On some devices, a block of page-locked host memory can also be mapped into the device’s address space by passing flag cudaHostAllocMapped to cudaHostAlloc(). Such a block has therefore two addresses: one in host memory and one in device memory. The host memory pointer is returned by cudaHostAlloc() and the device memory pointer can be retrieved using cudaHostGetDevicePointer() and used to access the block from within a
kernel.

Accessing host memory directly from within a kernel has several advantages:
  • There is no need to allocate a block in device memory and copy data between this block and the block in host memory; data transfers are implicitly performed as needed by the kernel;
  • There is no need to use streams (see Section 3.2.6.1) to overlap data transfers with kernel execution; the kernel-originated data transfers automatically overlap with kernel execution.

Since mapped page-locked memory is shared between host and device however, the application must synchronize memory accesses using streams or events (see Section 3.2.6) to avoid any potential read-after-write, write-after-read, or write-after-
write hazards.

A block of page-locked host memory can be allocated as both mapped and portable (see Section 3.2.5.1), in which case each host thread that needs to map the block to its device address space must call cudaHostGetDevicePointer() to retrieve a device pointer, as device pointers will generally differ from one host thread to the other.

To be able to retrieve the device pointer to any mapped page-locked memory within a given host thread, page-locked memory mapping must be enabled by calling cudaSetDeviceFlags() with the cudaDeviceMapHost flag before any other CUDA operations is performed by the thread. Otherwise, cudaHostGetDevicePointer() will return an error.

cudaHostGetDevicePointer() also returns an error if the device does not support mapped page-locked host memory.

Applications may query whether a device supports mapped page-locked host memory or not by calling cudaGetDeviceProperties() and checking the canMapHostMemory property.



CUDA Wrapping

Quoted from Section 4.1 of CUDA Programming Guide 2.2.1: A Set of SIMT Multiprocessors with On-Chip Shared Memory


The CUDA architecture is built around a scalable array of multithreaded Streaming Multiprocessors (SMs). When a CUDA program on the host CPU invokes a kernel grid, the blocks of the grid are enumerated and distributed to multiprocessors with available execution capacity as illustrated in Figure 4-1. The threads of a thread block execute concurrently on one multiprocessor. As thread blocks terminate, new blocks are launched on the vacated multiprocessors.
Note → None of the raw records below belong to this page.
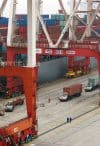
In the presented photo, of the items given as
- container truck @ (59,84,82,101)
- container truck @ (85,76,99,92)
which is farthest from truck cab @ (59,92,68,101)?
container truck @ (85,76,99,92)

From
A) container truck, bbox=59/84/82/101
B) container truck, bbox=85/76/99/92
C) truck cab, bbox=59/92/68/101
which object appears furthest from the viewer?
container truck, bbox=85/76/99/92

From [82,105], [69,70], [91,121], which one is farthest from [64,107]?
[69,70]

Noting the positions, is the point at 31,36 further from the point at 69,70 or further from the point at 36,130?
the point at 69,70

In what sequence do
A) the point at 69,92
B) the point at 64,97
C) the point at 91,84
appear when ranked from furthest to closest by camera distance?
the point at 91,84
the point at 69,92
the point at 64,97

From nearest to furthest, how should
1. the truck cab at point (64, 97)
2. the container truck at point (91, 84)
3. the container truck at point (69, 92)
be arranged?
1. the truck cab at point (64, 97)
2. the container truck at point (69, 92)
3. the container truck at point (91, 84)

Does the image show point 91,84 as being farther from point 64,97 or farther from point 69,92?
point 64,97

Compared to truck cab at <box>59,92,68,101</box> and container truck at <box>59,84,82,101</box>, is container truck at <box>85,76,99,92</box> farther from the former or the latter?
truck cab at <box>59,92,68,101</box>

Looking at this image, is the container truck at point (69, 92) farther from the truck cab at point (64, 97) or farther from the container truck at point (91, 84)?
the container truck at point (91, 84)

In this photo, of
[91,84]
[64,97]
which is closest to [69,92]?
[64,97]

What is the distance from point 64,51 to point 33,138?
1962 centimetres

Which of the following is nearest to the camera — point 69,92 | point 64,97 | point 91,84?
point 64,97

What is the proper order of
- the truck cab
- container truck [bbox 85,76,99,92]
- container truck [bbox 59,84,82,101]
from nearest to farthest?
the truck cab
container truck [bbox 59,84,82,101]
container truck [bbox 85,76,99,92]

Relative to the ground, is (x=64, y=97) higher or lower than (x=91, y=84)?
lower

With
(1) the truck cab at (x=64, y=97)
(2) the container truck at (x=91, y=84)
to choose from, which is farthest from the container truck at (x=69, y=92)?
(2) the container truck at (x=91, y=84)
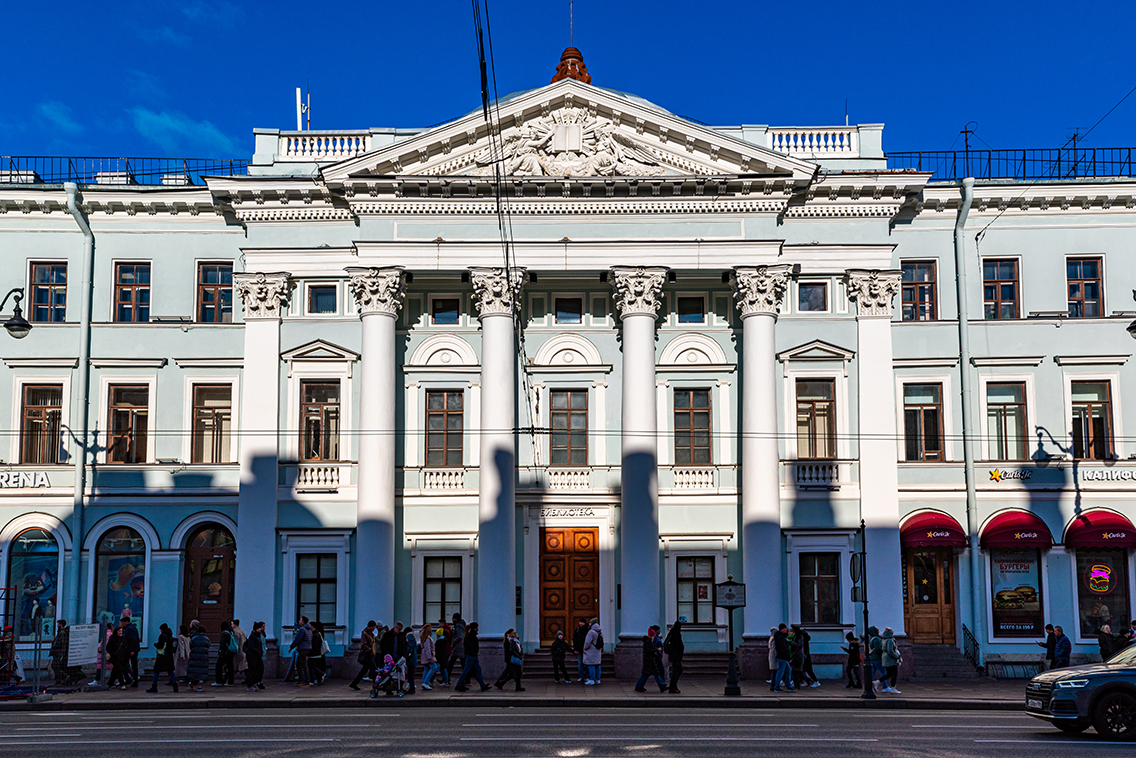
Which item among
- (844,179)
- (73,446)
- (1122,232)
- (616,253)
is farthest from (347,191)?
(1122,232)

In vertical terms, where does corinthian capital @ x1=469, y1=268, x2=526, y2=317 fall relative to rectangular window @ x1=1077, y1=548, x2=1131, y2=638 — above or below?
above

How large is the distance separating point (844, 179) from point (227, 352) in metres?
17.2

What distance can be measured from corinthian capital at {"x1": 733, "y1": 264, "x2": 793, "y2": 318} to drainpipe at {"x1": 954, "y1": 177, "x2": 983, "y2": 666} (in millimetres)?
5021

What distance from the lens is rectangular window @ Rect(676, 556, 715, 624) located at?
31.1m

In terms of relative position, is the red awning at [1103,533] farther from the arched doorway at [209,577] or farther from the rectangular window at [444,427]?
the arched doorway at [209,577]

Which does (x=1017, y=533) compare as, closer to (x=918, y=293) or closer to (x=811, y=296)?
(x=918, y=293)

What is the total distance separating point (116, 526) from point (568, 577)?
12102mm

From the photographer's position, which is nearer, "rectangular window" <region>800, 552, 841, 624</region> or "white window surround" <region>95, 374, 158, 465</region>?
"rectangular window" <region>800, 552, 841, 624</region>

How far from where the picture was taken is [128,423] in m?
32.1

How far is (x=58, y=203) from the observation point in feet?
106

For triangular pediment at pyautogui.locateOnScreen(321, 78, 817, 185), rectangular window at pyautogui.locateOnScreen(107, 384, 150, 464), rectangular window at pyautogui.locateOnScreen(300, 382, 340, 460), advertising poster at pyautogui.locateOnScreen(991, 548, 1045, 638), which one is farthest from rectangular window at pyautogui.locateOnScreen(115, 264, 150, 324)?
advertising poster at pyautogui.locateOnScreen(991, 548, 1045, 638)

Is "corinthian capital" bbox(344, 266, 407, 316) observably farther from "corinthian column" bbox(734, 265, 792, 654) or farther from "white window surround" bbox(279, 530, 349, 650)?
"corinthian column" bbox(734, 265, 792, 654)

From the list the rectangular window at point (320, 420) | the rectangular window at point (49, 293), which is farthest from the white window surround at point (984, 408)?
the rectangular window at point (49, 293)

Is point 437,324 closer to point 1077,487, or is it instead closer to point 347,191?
point 347,191
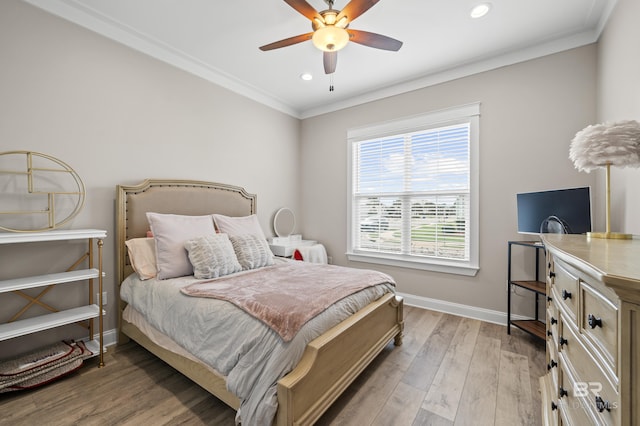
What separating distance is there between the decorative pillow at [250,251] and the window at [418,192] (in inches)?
62.2

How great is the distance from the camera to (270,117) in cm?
400

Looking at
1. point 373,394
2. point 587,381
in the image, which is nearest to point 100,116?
point 373,394

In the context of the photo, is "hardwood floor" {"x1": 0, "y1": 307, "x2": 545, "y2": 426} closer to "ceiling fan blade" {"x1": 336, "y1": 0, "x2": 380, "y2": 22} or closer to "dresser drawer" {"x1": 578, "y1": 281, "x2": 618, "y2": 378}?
"dresser drawer" {"x1": 578, "y1": 281, "x2": 618, "y2": 378}

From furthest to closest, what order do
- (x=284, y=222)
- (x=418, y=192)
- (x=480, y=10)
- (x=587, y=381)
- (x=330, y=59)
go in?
(x=284, y=222) < (x=418, y=192) < (x=330, y=59) < (x=480, y=10) < (x=587, y=381)

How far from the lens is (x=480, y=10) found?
2205 mm

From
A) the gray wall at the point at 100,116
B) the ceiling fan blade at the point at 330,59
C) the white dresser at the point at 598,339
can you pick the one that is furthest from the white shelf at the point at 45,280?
the white dresser at the point at 598,339

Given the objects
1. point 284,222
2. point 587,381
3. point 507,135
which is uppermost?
point 507,135

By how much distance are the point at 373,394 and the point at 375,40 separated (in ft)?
8.35

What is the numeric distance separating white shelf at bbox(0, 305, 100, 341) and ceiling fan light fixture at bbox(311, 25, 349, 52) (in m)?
2.67

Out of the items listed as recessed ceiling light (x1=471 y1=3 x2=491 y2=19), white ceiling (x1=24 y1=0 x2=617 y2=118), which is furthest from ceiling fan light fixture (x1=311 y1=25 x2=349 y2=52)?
recessed ceiling light (x1=471 y1=3 x2=491 y2=19)

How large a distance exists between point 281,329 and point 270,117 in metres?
3.31

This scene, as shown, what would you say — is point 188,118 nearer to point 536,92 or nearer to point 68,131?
point 68,131

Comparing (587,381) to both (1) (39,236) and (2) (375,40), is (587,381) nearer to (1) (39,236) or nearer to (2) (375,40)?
(2) (375,40)

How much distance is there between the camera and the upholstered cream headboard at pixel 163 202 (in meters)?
2.46
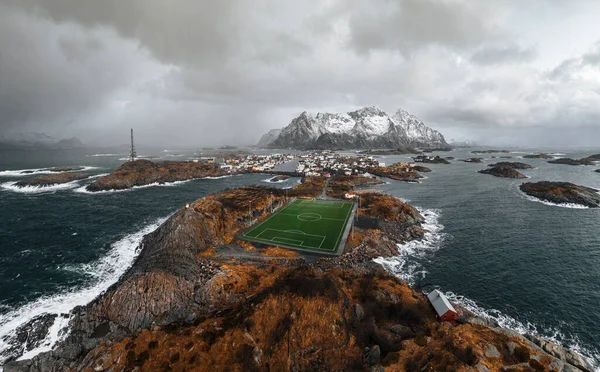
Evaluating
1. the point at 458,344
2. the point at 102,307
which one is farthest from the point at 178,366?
the point at 458,344

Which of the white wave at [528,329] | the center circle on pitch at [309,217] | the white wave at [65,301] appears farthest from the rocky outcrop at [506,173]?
the white wave at [65,301]

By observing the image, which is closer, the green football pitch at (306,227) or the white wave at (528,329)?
the white wave at (528,329)

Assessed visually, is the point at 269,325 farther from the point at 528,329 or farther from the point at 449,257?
the point at 449,257

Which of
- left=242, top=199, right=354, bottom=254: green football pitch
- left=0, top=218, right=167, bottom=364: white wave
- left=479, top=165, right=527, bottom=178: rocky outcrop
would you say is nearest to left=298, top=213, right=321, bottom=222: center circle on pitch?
left=242, top=199, right=354, bottom=254: green football pitch

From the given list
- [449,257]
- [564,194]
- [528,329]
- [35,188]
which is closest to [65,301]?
[528,329]

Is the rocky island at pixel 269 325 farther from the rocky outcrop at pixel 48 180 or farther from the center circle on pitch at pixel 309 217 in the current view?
the rocky outcrop at pixel 48 180

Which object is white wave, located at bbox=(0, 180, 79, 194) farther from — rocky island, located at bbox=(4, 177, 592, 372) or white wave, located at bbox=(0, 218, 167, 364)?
rocky island, located at bbox=(4, 177, 592, 372)

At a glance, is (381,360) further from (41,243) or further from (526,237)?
(41,243)
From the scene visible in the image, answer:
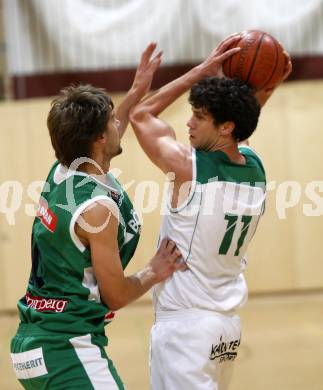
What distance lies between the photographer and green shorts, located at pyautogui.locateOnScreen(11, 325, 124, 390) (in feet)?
9.64

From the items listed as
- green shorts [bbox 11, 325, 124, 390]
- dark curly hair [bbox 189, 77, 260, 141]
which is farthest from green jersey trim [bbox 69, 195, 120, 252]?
dark curly hair [bbox 189, 77, 260, 141]

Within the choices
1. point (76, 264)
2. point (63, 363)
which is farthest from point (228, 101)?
point (63, 363)

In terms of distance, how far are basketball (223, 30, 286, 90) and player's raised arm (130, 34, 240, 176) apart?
0.16 ft

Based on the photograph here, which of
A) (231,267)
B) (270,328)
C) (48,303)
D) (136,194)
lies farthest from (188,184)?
(136,194)

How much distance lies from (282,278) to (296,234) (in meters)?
0.60

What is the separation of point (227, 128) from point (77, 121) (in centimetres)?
83

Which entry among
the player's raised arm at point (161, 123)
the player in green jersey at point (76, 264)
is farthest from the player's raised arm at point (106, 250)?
the player's raised arm at point (161, 123)

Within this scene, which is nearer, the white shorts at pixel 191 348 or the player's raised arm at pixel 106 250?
the player's raised arm at pixel 106 250

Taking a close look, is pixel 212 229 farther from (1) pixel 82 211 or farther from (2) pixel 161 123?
(1) pixel 82 211

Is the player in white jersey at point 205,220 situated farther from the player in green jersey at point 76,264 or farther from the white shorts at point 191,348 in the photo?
the player in green jersey at point 76,264

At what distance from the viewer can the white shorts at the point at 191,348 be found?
3.41 metres

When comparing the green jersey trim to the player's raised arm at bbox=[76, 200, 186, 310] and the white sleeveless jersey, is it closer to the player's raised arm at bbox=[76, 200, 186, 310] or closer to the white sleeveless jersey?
the player's raised arm at bbox=[76, 200, 186, 310]

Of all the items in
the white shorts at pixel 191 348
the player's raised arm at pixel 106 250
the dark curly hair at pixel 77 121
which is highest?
the dark curly hair at pixel 77 121

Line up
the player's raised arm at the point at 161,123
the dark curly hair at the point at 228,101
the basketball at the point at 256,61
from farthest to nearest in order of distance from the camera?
the basketball at the point at 256,61
the player's raised arm at the point at 161,123
the dark curly hair at the point at 228,101
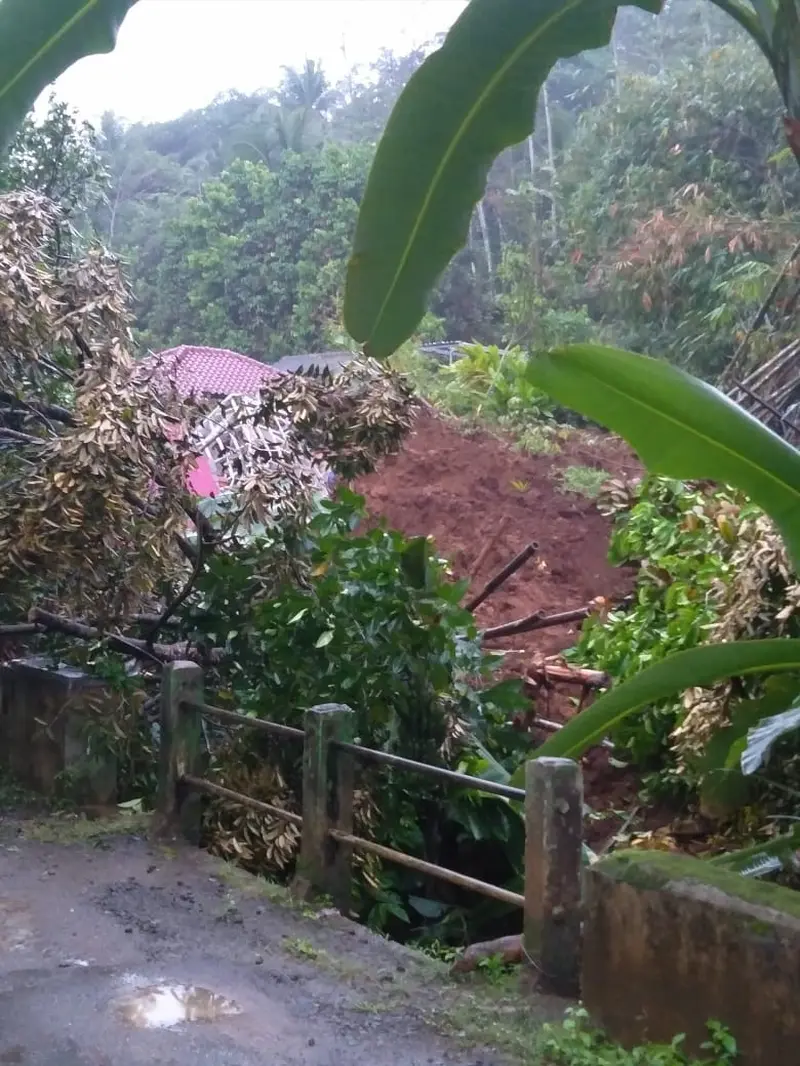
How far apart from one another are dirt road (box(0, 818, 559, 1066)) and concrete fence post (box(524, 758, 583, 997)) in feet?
0.49

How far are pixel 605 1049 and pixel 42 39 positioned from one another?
316 cm

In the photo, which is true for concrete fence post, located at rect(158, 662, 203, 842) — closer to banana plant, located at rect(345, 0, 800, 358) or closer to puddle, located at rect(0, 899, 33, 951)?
puddle, located at rect(0, 899, 33, 951)

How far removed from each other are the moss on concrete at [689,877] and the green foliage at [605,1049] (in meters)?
0.37

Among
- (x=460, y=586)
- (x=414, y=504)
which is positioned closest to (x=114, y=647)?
(x=460, y=586)

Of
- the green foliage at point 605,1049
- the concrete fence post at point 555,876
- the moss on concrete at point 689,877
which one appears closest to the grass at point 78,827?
the concrete fence post at point 555,876

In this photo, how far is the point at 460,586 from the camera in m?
6.61

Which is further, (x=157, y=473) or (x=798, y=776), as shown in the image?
(x=157, y=473)

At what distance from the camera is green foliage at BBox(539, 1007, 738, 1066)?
3.14m

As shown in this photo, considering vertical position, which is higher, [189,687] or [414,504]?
[414,504]

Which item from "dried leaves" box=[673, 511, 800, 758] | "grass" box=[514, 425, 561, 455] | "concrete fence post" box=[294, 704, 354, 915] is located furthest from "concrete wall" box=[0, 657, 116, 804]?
"grass" box=[514, 425, 561, 455]

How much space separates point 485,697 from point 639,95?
16.0m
A multiprocessor consists of eight Scalar Processor (SP) cores, two special function units for transcendentals, a multithreaded instruction unit, and on-chip shared memory. The multiprocessor creates, manages, and executes concurrent threads in hardware with zero scheduling overhead. It implements the __syncthreads() barrier synchronization intrinsic with a single instruction. Fast barrier synchronization together with lightweight thread creation and zero-overhead thread scheduling efficiently support very fine-grained parallelism, allowing, for example, a low granularity decomposition of problems by assigning one thread to each data element (such as a pixel in an image, a voxel in a volume, a cell in a grid-based computation).

To manage hundreds of threads running several different programs, the multiprocessor employs a new architecture we call SIMT (single-instruction, multiple-thread). The multiprocessor maps each thread to one scalar processor core, and each scalar thread executes independently with its own instruction address and register state. The multiprocessor SIMT unit creates, manages, schedules, and executes threads in groups of 32 parallel threads called warps. (This term originates from weaving, the first parallel thread technology. A half-warp is either the first or second half of a warp.) Individual threads composing a SIMT warp start together at the same program address but are otherwise free to branch and execute independently.

When a multiprocessor is given one or more thread blocks to execute, it splits them into warps that get scheduled by the SIMT unit. The way a block is split into warps is always the same; each warp contains threads of consecutive, increasing thread IDs with the first warp containing thread 0. Section 2.2 describes how thread IDs relate to thread indices in the block.

Every instruction issue time, the SIMT unit selects a warp that is ready to execute and issues the next instruction to the active threads of the warp. A warp executes one common instruction at a time, so full efficiency is realized when all 32 threads of a warp agree on their execution path. If threads of a warp diverge via a data-dependent conditional branch, the warp serially executes each branch path taken, disabling threads that are not on that path, and when all paths complete, the threads converge back to the same execution path. Branch divergence occurs only within a warp; different warps execute independently regardless of whether they are executing common or disjointed code paths.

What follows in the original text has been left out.